To do ->
1. In the mass analyser patent text, how does claim 4 say the angle of deflection can be adjusted?
2. Retype the passage of the mass analyser patent text that opens with the words containing "3 . The analyser" and closes with "voltages to the deflector.".
3. Continue the mass analyser patent text after its last sentence.

Extracted text ->

▬▬▬▬▬▬▬▬▬▬

A multi-reflection time-of-flight mass analyser includes two ion mirrors spaced apart and opposing each other in a first direction X, each mirror elongated generally along a drift direction Y between a first end and a second end, the drift direction Y being orthogonal to the first direction X; an ion injector for injecting ions into a space between the ion mirrors, the ion injector located in proximity with the first end of the ion mirrors; a detector for detecting ions after they have completed a plurality of reflections between the ion mirrors, the detector located in proximity with the first end of the ion mirrors; a deflector located in proximity with the first end of the ion mirrors; and a control system.

Claims

exact text as granted — not AI-modified
1 . A multi-reflection time-of-flight mass analyser, comprising:
 two ion mirrors spaced apart and opposing each other in a first direction X, each mirror elongated generally along a drift direction Y between a first end and a second end, the drift direction Y being orthogonal to the first direction X;   an ion injector for injecting ions into a space between the ion mirrors, the ion injector located in proximity with the first end of the ion mirrors;   a detector for detecting ions after they have completed a plurality of reflections between the ion mirrors, the detector located in proximity with the first end of the ion mirrors;   a deflector located in proximity with the first end of the ion mirrors; and   a control system configured to:
 (i) cause ions to be injected from the ion injector into the space between the ion mirrors, such that the ions complete a first cycle in which the ions follow a zigzag ion path having plural reflections between the ion mirrors in the direction X whilst: (a) drifting along the drift direction Y from the deflector towards the second end of the ion mirrors, (b) reversing drift direction velocity in proximity with the second end of the ion mirrors, and (c) drifting back along the drift direction Y to the deflector; 
 (ii) cause the deflector to reverse the drift direction velocity of the ions such that the ions are caused to complete a further cycle in which the ions follow a zigzag ion path having plural reflections between the ion mirrors in the direction X whilst: (a) drifting along the drift direction Y from the deflector towards the second end of the ion mirrors, (b) reversing drift direction velocity in proximity with the second end of the ion mirrors, and (c) drifting back along the drift direction Y to the deflector; and 
 (iii) cause the ions to travel from the deflector to the detector for detection. 
   
     
     
         2 . The analyser of  claim 1 , wherein the control system is configured to repeat step (ii) one or more times. 
     
     
         3 . The analyser of  claim 1 , wherein:
 the deflector is located approximately equidistant in the X direction between the first and second ion mirrors; and   the deflector is arranged along the ion path after the first ion mirror reflection that the ions experience after being injected from the injector, but before their second ion mirror reflection.   
     
     
         4 . The analyser of  claim 1 , wherein an angle by which the ions are deflected by the deflector is adjustable by adjusting a magnitude of a voltage applied to the deflector. 
     
     
         5 . The analyser of  claim 1 , further comprising a voltage source configured to apply a selected voltage of a plurality of possible different voltages to the deflector.

▬▬▬▬▬▬▬▬▬▬

(Stored items)
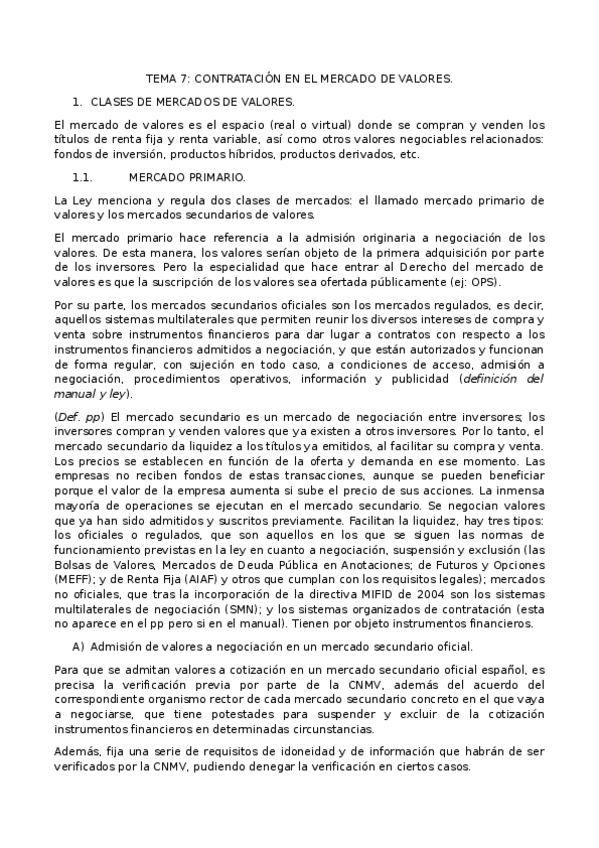 TEMA 7: CONTRATACIÓN EN EL MERCADO DE VALORES.

1. CLASES DE MERCADOS DE VALORES.

El mercado de valores es el espacio (real o virtual) donde se compran y venden los títulos de renta fija y renta variable, así como otros valores negociables relacionados: fondos de inversión, productos híbridos, productos derivados, etc.

1.1. MERCADO PRIMARIO.

La Ley menciona y regula dos clases de mercados: el llamado mercado primario de valores y los mercados secundarios de valores.

El mercado primario hace referencia a la admisión originaria a negociación de los valores. De esta manera, los valores serían objeto de la primera adquisición por parte de los inversores. Pero la especialidad que hace entrar al Derecho del mercado de valores es que la suscripción de los valores sea ofertada públicamente (ej: OPS).

Por su parte, los mercados secundarios oficiales son los mercados regulados, es decir, aquellos sistemas multilaterales que permiten reunir los diversos intereses de compra y venta sobre instrumentos financieros para dar lugar a contratos con respecto a los instrumentos financieros admitidos a negociación, y que están autorizados y funcionan de forma regular, con sujeción en todo caso, a condiciones de acceso, admisión a negociación, procedimientos operativos, información y publicidad (definición del manual y ley).

(Def. pp) El mercado secundario es un mercado de negociación entre inversores; los inversores compran y venden valores que ya existen a otros inversores. Por lo tanto, el mercado secundario da liquidez a los títulos ya emitidos, al facilitar su compra y venta. Los precios se establecen en función de la oferta y demanda en ese momento. Las empresas no reciben fondos de estas transacciones, aunque se pueden beneficiar porque el valor de la empresa aumenta si sube el precio de sus acciones. La inmensa mayoría de operaciones se ejecutan en el mercado secundario. Se negocian valores que ya han sido admitidos y suscritos previamente. Facilitan la liquidez, hay tres tipos: los oficiales o regulados, que son aquellos en los que se siguen las normas de funcionamiento previstas en la ley en cuanto a negociación, suspensión y exclusión (las Bolsas de Valores, Mercados de Deuda Pública en Anotaciones; de Futuros y Opciones (MEFF); y de Renta Fija (AIAF) y otros que cumplan con los requisitos legales); mercados no oficiales, que tras la incorporación de la directiva MIFID de 2004 son los sistemas multilaterales de negociación (SMN); y los sistemas organizados de contratación (esta no aparece en el pp pero si en el manual). Tienen por objeto instrumentos financieros.

A) Admisión de valores a negociación en un mercado secundario oficial.

Para que se admitan valores a cotización en un mercado secundario oficial español, es precisa la verificación previa por parte de la CNMV, además del acuerdo del correspondiente organismo rector de cada mercado secundario concreto en el que vaya a negociarse, que tiene potestades para suspender y excluir de la cotización instrumentos financieros en determinadas circunstancias.

Además, fija una serie de requisitos de idoneidad y de información que habrán de ser verificados por la CNMV, pudiendo denegar la verificación en ciertos casos.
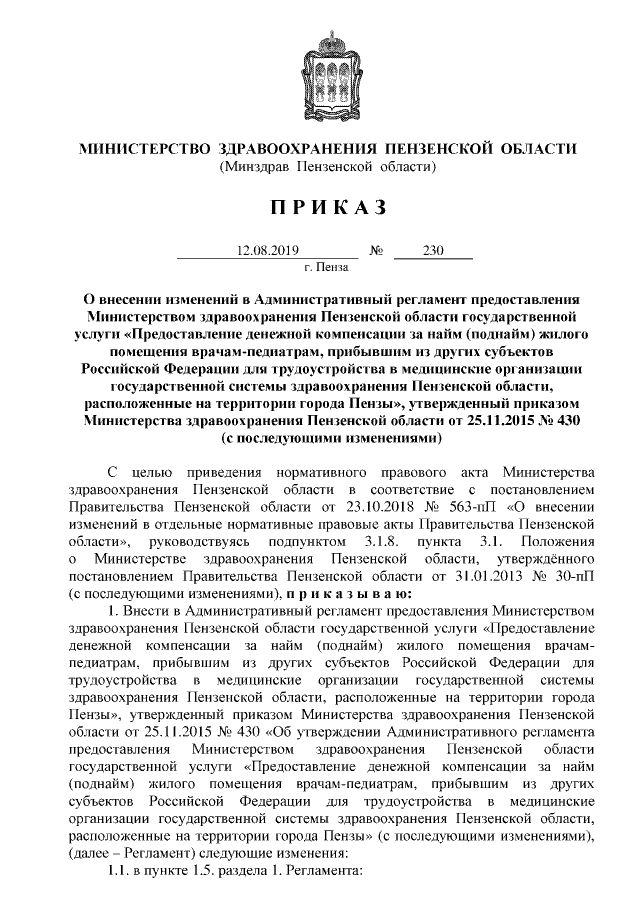 МИНИСТЕРСТВО ЗДРАВООХРАНЕНИЯ ПЕНЗЕНСКОЙ ОБЛАСТИ
(Минздрав Пензенской области)

ПРИКАЗ

12.08.2019 № 230
г. Пенза

О внесении изменений в Административный регламент предоставления Министерством здравоохранения Пензенской области государственной услуги «Предоставление денежной компенсации за найм (поднайм) жилого помещения врачам-педиатрам, прибывшим из других субъектов Российской Федерации для трудоустройства в медицинские организации государственной системы здравоохранения Пензенской области, расположенные на территории города Пензы», утвержденный приказом Министерства здравоохранения Пензенской области от 25.11.2015 № 430 (с последующими изменениями)

С целью приведения нормативного правового акта Министерства здравоохранения Пензенской области в соответствие с постановлением Правительства Пензенской области от 23.10.2018 № 563-пП «О внесении изменений в отдельные нормативные правовые акты Правительства Пензенской области», руководствуясь подпунктом 3.1.8. пункта 3.1. Положения о Министерстве здравоохранения Пензенской области, утверждённого постановлением Правительства Пензенской области от 31.01.2013 № 30-пП (с последующими изменениями), приказываю:

1. Внести в Административный регламент предоставления Министерством здравоохранения Пензенской области государственной услуги «Предоставление денежной компенсации за найм (поднайм) жилого помещения врачам-педиатрам, прибывшим из других субъектов Российской Федерации для трудоустройства в медицинские организации государственной системы здравоохранения Пензенской области, расположенные на территории города Пензы», утвержденный приказом Министерства здравоохранения Пензенской области от 25.11.2015 № 430 «Об утверждении Административного регламента предоставления Министерством здравоохранения Пензенской области государственной услуги «Предоставление денежной компенсации за найм (поднайм) жилого помещения врачам-педиатрам, прибывшим из других субъектов Российской Федерации для трудоустройства в медицинские организации государственной системы здравоохранения Пензенской области, расположенные на территории города Пензы» (с последующими изменениями), (далее – Регламент) следующие изменения:

1.1. в пункте 1.5. раздела 1. Регламента:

▬▬▬▬▬▬▬▬▬▬

Answers provided ->
1. By adjusting the magnitude of a voltage applied to the deflector.

2.
3 . The analyser of  claim 1 , wherein:
 the deflector is located approximately equidistant in the X direction between the first and second ion mirrors; and   the deflector is arranged along the ion path after the first ion mirror reflection that the ions experience after being injected from the injector, but before their second ion mirror reflection.   
     
     
         4 . The analyser of  claim 1 , wherein an angle by which the ions are deflected by the deflector is adjustable by adjusting a magnitude of a voltage applied to the deflector. 
     
     
         5 . The analyser of  claim 1 , further comprising a voltage source configured to apply a selected voltage of a plurality of possible different voltages to the deflector.

3.
         6 . The analyser of  claim 5 , wherein:
 the control system is configured to cause the deflector to reverse the drift direction velocity of the ions by causing the voltage source to apply a first voltage to the deflector; and   the control system is configured to cause the ions to travel from the deflector to the detector by causing the voltage source to apply a second different voltage to the deflector.   
     
     
         7 . The analyser of  claim 1 , wherein the deflector comprises one or more trapezoid shaped or prism-like electrodes arranged adjacent to the ion path. 
     
     
         8 . The analyser of  claim 1 , wherein:
 the ion mirrors are arranged at a non-constant distance from each other in the X direction along at least a portion of their lengths in the drift direction Y;   the drift direction velocity of ions towards the second end of the ion mirrors is opposed by an electric field resulting from the non-constant distance of the ion mirrors from each other; and   the electric field is configured to cause the ions to reverse their drift direction velocity in proximity with the second end of the ion mirrors and drift back along the drift direction towards the deflector.   
     
     
         9 . The analyser of  claim 1 , wherein:
 the deflector is a first deflector;   the analyser comprises a second deflector located in proximity with the second end of the ion mirrors; and   the second deflector is configured to cause the ions to reverse their drift direction velocity in proximity with the second end of the ion mirrors and drift back along the drift direction towards the deflector.   
     
     
         10 . A mass spectrometer comprising:
 an ion source; and   the multi-reflection time-of-flight mass analyser of  claim 1 .   
     
     
         11 . The mass spectrometer of  claim 10 , further comprising:
 a mass selector or filter arranged between the ion source and the analyser, wherein the mass selector or filter is configured to select or filter ions, such that ions received by the injector and injected into the analyser are within a selected mass to charge ratio (m/z) range.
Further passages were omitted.